Significance of increased secretion of glucocorticoids in mice and rats injected with bacterial endotoxin

Abstract

Injection of mice or rats with lipopolysaccharide (LPS) is associated with an increased secretion of glucocorticoids. The high level of mortality following injection of LPS that is noted in adrenalectomized rats can be reversed by dexamethasone or corticosterone. That histamine may be an endogenous mediator of the release of corticosterone caused by LPS is suggested by an attenuation of this corticosterone response by promethazine, an H 1 antihistamine. Additional support that LPS-dependent glucocorticoid secretion is mediated, in part, by histamine, is suggested by spleen cell transfer studies revealing differences in the induction of histidine decarboxylase (HDC) synthesis and corticosterone release by the C3H HeN and C3H HeJ strains of mice that are differentially sensitive to LPS effects.

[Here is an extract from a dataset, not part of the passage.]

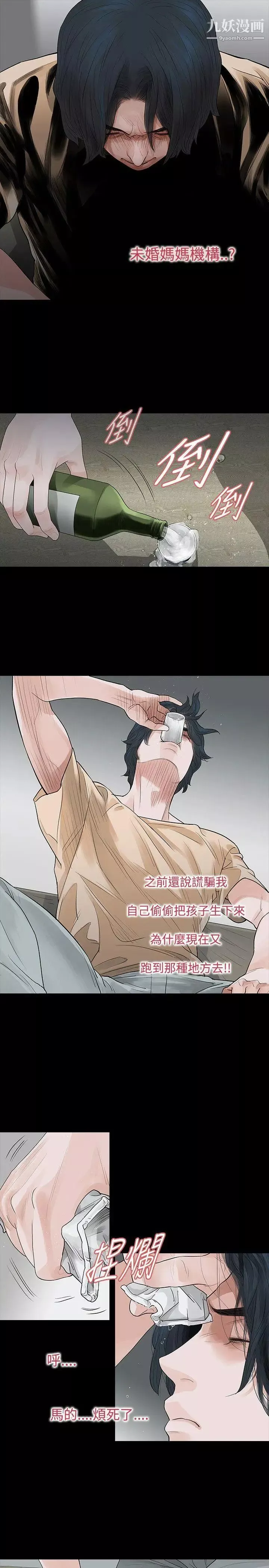 玩火第53話-我們就此...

These and other data on increased levels of histamine and HDC during mitogen-induced lymphocyte blastogenesis, as well as experiments revealing immunomodulatory effects of histamine and histamine agonists and antagonists on lymphocyte blastogenesis, are consistent with the hypothesis that following infection with gram-negative bacteria, the histamine-induced increase in glucocorticoid secretion results in inhibition of HDC in splenocytes, a concomitant attenuation of histamine production, and a resulting return to immune homeostasis.